Friends and supporters of Vance wanted a monument soon after Vance’s death, but at the time the legislature was too racially and politically divided to support the project. After 1898, when Democrats regained control of the state legislature, Democrats used their majority to approve funding for the monument to their party hero.
The sculpture of Vance received criticism for its unattractive representation of the state’s noted politico. The height of the pedestal upon which the sculpture of Vance posed also aroused criticism for preventing viewers from admiring the details of the statue. When the Vance monument was relocated in 1949 to face the Charles Aycock monument, it was lowered from its former height to match the level of the Aycock monument.
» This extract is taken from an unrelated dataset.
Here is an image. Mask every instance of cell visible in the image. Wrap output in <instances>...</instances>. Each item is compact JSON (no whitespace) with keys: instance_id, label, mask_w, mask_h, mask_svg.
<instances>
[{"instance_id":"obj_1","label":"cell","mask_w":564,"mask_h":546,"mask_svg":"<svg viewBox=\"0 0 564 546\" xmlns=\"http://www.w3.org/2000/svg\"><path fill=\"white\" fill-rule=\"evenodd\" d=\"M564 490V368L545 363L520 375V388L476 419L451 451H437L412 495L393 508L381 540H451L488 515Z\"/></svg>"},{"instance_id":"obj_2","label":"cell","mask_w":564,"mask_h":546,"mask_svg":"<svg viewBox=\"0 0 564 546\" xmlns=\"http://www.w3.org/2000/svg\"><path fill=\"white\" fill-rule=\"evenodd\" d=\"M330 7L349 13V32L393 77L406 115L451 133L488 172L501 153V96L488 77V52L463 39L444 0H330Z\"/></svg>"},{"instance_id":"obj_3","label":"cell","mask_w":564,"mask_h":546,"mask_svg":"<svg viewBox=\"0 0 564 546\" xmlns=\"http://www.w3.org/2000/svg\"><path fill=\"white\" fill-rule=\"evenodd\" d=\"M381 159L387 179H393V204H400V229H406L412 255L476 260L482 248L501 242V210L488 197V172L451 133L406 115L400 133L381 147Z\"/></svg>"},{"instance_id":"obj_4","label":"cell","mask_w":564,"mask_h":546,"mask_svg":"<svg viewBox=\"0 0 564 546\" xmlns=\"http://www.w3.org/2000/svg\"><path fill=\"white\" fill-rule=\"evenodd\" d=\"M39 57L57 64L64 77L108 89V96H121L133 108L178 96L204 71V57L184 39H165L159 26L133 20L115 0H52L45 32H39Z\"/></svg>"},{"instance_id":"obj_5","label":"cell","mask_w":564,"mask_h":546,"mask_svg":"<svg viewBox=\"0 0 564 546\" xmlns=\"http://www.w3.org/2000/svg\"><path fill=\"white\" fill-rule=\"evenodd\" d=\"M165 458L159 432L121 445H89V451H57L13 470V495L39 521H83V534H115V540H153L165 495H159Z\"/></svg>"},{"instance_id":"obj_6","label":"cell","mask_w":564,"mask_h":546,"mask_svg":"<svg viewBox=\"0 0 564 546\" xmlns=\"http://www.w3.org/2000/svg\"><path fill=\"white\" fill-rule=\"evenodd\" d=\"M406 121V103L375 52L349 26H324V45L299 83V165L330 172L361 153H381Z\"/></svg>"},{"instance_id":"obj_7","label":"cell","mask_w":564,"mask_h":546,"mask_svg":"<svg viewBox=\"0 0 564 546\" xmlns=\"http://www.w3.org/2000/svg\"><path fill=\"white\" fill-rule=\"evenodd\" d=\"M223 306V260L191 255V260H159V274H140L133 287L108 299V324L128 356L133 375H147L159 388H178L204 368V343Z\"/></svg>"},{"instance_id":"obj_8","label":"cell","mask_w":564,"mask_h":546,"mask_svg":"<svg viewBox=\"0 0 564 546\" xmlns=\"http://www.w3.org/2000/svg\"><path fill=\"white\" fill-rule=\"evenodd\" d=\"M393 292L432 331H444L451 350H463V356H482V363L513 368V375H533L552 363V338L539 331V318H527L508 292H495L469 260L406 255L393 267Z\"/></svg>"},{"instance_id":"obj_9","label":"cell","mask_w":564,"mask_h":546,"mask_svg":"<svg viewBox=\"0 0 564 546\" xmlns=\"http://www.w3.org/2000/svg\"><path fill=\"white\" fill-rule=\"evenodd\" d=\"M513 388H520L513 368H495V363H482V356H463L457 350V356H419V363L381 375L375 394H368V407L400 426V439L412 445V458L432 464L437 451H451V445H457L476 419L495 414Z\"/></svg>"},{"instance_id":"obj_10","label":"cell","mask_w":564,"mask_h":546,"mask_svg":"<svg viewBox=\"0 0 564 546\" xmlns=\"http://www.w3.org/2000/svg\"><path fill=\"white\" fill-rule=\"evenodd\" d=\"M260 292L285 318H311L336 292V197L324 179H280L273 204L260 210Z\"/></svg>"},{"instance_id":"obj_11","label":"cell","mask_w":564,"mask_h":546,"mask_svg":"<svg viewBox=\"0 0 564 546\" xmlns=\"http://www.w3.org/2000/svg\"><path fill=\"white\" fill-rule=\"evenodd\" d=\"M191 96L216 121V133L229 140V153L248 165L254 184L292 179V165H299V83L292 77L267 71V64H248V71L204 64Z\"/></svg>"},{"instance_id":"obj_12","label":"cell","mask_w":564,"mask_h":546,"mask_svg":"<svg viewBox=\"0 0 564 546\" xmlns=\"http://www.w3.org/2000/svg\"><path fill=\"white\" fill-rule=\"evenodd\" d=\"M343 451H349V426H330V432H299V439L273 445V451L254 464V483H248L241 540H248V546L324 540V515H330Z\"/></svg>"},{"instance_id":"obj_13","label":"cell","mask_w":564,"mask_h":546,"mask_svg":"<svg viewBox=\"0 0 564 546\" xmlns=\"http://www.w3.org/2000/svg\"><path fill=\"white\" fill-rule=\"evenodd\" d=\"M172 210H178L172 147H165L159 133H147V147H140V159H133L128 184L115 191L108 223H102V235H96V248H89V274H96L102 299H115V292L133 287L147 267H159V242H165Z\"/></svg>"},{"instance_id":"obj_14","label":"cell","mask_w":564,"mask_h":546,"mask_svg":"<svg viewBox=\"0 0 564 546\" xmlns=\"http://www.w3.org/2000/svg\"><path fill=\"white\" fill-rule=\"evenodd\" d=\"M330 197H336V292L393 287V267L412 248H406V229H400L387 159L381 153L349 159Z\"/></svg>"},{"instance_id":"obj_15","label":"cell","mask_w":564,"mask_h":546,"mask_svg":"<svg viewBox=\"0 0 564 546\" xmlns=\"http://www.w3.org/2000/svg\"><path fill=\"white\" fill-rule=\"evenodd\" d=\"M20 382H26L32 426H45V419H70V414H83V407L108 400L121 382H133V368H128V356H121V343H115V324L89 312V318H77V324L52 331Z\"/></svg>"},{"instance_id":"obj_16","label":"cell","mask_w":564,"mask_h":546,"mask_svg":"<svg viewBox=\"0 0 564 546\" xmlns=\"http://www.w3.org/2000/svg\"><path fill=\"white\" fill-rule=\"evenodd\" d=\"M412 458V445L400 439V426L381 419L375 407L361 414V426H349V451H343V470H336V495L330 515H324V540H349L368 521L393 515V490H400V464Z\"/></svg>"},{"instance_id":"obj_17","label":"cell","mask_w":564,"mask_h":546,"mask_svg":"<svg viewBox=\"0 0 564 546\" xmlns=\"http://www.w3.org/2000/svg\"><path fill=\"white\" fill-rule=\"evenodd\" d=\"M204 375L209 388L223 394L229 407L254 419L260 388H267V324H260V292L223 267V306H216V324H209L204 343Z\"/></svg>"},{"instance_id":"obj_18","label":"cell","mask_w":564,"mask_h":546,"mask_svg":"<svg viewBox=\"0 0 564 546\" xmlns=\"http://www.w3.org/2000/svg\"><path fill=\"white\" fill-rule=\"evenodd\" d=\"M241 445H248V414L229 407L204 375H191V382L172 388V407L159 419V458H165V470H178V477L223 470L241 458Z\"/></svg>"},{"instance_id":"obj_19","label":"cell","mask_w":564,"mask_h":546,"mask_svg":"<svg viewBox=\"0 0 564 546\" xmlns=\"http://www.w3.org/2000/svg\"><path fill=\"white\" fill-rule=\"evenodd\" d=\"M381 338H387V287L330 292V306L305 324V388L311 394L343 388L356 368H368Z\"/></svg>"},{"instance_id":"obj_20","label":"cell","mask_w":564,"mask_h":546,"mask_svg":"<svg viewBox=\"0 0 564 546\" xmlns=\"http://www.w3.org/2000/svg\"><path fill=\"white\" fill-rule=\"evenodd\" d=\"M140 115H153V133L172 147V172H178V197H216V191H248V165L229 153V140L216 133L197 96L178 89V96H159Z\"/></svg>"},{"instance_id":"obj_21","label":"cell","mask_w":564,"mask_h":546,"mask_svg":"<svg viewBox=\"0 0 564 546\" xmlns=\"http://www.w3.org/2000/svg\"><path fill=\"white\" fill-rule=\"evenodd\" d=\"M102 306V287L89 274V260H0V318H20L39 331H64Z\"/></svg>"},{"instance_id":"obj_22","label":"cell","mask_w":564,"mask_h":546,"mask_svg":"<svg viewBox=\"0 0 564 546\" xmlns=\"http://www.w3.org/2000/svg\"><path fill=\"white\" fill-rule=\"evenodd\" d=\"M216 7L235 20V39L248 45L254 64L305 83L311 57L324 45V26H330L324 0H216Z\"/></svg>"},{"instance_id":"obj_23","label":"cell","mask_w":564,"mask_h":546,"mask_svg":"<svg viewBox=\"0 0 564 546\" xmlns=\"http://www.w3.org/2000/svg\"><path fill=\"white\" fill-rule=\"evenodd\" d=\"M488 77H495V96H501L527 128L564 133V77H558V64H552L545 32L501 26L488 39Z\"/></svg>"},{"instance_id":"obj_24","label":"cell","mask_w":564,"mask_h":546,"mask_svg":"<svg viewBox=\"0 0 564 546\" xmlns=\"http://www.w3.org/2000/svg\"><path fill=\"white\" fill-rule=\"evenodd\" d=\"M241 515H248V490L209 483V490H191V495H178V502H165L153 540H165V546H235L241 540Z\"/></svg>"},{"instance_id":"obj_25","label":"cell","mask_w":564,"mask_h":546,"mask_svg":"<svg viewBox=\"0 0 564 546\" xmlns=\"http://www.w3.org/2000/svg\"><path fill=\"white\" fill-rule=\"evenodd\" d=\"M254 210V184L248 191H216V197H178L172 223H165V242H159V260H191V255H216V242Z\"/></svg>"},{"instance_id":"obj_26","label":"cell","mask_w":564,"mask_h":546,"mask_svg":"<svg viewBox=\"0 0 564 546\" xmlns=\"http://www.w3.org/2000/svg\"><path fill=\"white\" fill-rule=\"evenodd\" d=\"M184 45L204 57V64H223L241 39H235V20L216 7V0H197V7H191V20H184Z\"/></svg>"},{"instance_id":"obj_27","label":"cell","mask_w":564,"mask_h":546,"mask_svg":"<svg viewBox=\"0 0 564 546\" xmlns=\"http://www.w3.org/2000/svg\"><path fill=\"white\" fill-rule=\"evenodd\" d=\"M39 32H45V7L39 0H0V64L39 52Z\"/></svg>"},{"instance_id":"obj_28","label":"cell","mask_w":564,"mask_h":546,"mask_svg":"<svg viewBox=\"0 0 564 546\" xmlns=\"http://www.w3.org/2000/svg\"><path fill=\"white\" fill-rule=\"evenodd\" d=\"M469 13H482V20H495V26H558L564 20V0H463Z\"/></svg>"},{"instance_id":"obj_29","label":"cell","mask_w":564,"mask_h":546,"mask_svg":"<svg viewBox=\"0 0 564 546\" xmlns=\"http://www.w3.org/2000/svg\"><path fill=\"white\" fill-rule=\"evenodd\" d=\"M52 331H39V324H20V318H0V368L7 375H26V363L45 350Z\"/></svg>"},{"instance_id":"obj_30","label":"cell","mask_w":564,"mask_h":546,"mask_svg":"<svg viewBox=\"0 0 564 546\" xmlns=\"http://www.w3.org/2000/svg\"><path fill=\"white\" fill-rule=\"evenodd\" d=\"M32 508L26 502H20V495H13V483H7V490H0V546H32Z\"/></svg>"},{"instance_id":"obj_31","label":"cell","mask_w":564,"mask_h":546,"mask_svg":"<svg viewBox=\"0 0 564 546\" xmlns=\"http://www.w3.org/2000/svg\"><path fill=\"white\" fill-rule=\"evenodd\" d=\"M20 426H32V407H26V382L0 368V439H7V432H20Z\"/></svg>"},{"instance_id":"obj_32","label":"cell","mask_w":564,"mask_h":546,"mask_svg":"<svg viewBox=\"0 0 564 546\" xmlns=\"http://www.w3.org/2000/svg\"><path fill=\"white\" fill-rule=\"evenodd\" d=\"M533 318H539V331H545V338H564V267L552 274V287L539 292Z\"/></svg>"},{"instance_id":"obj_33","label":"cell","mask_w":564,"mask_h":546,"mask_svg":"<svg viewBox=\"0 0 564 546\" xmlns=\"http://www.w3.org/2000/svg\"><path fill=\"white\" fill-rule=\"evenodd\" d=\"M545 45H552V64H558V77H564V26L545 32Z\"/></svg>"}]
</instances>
Today the monument stands in Raleigh’s Union Square, facing a monument of Charles Aycock.
Union Square in downtown Raleigh has 14 monuments in total, including “Presidents North Carolina Gave the Nation”, George Washington, Women of the Confederacy, a Confederate Monument, North Carolina Veterans’ Monument, and Vietnam Veterans’ Memorial.
The statue originally stood 100 feet east of the eastern front doors of the North Carolina State Capitol. In 1949, it was relocated to its current position in order to make room for the monument to the Presidents North Carolina Gave the Nation. The original granite pedestal was replaced with the base that currently holds the monument to match the monument to Charles Aycock.
On Vance's birthday (May 13th), members of the Asheville United Daughters of the Confederacy and B'nai B’rith held a program near the monument to honor his birth.
The Vance Monument Association was formed shortly after Vance’s death but sufficient funds were not approved until after the Democratic victory in the election of 1898. The legislature appropriated $5000 to honor Vance in form of a monument in 1899.
Total was approximately $8,000. The cost of the construction and assembly of the newer pedestal totaled approximately $15,000, of which $12,000 was paid to the Scoggins Memorial Art Shop of Charlotte.